Data shown Block Start

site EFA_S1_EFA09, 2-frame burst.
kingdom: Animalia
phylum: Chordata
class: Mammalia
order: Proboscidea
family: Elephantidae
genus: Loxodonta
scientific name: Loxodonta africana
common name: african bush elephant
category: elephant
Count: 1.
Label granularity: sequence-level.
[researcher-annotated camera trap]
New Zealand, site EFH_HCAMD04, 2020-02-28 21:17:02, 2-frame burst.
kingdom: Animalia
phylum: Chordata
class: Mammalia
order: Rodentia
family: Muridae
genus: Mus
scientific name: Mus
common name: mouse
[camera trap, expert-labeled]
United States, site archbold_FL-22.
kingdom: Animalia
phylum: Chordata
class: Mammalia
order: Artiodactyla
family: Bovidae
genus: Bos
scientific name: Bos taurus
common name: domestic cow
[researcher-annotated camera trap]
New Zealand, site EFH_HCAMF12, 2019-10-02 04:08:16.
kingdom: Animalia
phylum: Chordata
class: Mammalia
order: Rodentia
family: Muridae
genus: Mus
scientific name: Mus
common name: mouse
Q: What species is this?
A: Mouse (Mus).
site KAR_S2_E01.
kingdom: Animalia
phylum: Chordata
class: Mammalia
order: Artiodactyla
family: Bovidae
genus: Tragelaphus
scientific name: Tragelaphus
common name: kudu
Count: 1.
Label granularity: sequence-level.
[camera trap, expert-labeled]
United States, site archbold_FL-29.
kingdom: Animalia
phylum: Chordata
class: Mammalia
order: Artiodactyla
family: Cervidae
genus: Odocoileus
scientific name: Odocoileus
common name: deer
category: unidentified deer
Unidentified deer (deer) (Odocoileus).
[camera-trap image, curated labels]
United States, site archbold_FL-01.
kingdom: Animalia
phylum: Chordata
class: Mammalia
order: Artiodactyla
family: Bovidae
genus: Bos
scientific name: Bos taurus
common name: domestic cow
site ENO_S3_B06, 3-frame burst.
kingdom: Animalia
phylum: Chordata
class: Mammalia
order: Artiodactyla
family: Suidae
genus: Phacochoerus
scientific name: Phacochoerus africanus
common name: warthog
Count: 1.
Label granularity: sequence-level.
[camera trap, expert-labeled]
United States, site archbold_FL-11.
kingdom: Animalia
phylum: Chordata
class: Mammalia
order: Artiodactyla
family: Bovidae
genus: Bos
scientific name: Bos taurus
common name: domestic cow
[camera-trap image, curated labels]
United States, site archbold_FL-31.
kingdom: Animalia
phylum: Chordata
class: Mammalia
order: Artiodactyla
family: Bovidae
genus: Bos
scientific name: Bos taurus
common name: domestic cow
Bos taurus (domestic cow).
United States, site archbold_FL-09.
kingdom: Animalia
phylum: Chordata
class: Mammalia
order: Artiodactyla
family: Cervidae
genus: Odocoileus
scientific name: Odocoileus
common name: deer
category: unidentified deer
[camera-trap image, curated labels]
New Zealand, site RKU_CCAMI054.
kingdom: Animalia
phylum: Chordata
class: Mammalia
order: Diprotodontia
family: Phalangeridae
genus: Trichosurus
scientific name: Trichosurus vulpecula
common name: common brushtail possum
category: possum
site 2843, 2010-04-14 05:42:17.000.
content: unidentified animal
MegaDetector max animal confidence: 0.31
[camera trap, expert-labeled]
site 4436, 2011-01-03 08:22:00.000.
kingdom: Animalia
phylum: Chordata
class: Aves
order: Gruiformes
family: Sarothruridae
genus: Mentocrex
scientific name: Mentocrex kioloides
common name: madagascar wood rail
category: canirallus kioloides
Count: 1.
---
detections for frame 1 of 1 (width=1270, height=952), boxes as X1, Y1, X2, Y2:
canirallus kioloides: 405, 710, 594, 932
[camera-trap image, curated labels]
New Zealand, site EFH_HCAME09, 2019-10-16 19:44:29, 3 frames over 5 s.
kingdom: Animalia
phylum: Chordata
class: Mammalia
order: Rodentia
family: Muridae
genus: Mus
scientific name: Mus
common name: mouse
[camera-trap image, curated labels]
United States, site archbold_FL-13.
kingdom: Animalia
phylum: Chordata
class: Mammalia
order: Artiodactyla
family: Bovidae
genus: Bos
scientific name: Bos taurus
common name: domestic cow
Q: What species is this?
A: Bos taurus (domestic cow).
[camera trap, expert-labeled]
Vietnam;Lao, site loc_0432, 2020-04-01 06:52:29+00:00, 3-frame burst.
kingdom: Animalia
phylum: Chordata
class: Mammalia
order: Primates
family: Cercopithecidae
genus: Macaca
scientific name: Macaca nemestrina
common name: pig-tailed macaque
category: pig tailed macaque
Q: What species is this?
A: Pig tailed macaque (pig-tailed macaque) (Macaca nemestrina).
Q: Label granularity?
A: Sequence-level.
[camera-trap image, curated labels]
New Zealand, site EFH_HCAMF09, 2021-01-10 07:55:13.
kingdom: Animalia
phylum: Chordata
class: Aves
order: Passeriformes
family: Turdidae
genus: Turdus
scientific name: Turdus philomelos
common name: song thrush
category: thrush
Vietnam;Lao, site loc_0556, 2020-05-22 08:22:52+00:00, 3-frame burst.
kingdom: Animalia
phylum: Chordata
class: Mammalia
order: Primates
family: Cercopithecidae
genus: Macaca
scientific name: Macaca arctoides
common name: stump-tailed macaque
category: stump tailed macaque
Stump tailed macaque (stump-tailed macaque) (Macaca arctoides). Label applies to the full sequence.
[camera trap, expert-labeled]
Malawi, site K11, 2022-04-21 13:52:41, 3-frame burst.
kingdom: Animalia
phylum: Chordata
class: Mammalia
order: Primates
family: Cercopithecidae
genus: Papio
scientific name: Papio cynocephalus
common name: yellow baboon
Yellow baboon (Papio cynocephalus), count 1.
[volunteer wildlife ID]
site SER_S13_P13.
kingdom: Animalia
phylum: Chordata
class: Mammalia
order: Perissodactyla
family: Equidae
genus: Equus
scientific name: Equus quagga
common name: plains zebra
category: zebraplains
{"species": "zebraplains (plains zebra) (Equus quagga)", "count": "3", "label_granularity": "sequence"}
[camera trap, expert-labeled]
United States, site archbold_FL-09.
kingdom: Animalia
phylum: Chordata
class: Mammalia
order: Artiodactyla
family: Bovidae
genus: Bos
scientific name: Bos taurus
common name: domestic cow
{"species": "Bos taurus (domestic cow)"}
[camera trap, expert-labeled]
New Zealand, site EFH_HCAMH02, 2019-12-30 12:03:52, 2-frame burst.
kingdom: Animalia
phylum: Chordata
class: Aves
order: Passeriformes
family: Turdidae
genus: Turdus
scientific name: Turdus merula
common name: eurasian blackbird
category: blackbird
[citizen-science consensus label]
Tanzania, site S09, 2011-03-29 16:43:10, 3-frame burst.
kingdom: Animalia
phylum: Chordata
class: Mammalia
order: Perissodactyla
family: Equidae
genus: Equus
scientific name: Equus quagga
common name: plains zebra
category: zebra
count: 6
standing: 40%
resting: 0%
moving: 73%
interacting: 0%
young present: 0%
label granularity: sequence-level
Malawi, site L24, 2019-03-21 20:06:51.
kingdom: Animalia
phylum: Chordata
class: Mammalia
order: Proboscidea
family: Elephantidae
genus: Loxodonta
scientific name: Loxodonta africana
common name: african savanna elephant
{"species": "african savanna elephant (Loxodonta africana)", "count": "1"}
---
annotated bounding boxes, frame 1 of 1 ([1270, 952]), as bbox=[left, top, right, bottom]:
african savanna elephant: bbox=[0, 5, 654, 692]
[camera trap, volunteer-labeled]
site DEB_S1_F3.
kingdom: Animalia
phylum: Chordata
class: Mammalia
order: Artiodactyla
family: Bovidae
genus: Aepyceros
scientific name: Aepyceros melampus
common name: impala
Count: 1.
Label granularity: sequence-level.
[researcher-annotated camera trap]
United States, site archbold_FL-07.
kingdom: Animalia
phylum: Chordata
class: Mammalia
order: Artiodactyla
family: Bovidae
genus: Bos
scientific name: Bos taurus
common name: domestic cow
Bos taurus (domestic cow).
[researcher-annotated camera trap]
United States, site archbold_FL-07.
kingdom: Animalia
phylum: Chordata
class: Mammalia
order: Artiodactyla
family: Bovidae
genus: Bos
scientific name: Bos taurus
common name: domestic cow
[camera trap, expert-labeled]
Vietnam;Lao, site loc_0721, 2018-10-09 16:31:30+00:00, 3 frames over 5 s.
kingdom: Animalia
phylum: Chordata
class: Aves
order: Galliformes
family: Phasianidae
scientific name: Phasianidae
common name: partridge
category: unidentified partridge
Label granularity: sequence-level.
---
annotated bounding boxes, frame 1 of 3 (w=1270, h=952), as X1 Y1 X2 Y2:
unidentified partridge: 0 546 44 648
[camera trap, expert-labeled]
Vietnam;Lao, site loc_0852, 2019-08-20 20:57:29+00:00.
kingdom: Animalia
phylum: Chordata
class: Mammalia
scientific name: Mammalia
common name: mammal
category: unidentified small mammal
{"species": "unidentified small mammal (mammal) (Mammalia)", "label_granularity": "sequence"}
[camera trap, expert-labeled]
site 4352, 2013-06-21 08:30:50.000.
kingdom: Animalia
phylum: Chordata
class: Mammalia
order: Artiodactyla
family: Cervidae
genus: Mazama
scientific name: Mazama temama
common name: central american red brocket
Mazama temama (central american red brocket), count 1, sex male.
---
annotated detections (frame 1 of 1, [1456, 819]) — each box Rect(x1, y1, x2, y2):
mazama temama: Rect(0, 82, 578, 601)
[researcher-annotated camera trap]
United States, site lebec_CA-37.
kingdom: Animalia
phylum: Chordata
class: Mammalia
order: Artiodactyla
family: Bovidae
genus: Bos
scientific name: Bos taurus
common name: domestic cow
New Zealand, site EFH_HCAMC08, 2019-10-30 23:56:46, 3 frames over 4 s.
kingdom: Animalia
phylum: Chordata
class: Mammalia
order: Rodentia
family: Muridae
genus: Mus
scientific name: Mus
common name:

Data shown Block End

What you need to do:
If a line above holds the string "small", return it as it stands.

Completed task:
category: unidentified small mammal
{"species": "unidentified small mammal (mammal) (Mammalia)", "label_granularity": "sequence"}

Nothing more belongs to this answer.